> [Document source]
%%
Une alternative est brevetée par le chimiste allemand Adolf Wilhelm Keim en 1878 : une peinture minérale au silicate de potassium, toujours commercialisée de nos jours.

Tout comme un badigeon à la chaux, elle respecte le comportement hygrothermique de la paroi mais sa longévité n’est pas comparable. Une amélioration notable. Elle est dite minérale (si moins de 5 % d’additifs organiques) et fusionne littéralement avec son support. La réaction chimique qui se produit avec la brique crée une liaison irréversible entre les deux matériaux. Les entretiens ultérieurs consisteront principalement en un nettoyage - dépoussiérage de la surface dans un souci plus esthétique que conservatoire. Si le coût d’une application de badigeon peut être inférieur (tout dépend des couleurs), sur le long terme, la plus-value des peintures aux silicates n’est plus à démontrer.
%%
> [Tâche courte] Selon le document source, qui a breveté la peinture minérale au silicate de potassium, et en quelle année ?

> [Enregistrements du corpus]
%%
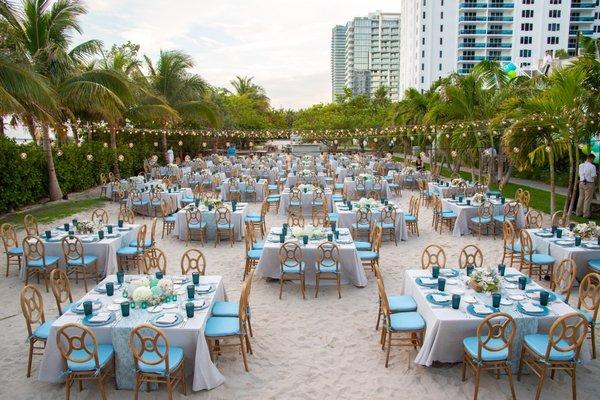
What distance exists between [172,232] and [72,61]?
%%
%%
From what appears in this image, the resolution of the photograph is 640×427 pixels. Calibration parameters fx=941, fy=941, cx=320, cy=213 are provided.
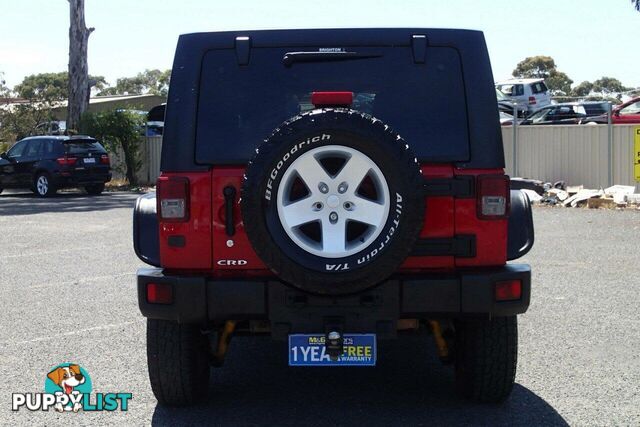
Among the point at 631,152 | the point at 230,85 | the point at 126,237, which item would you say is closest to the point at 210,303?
%%
> [Réponse à la tâche] Le chimiste allemand Adolf Wilhelm Keim, en 1878.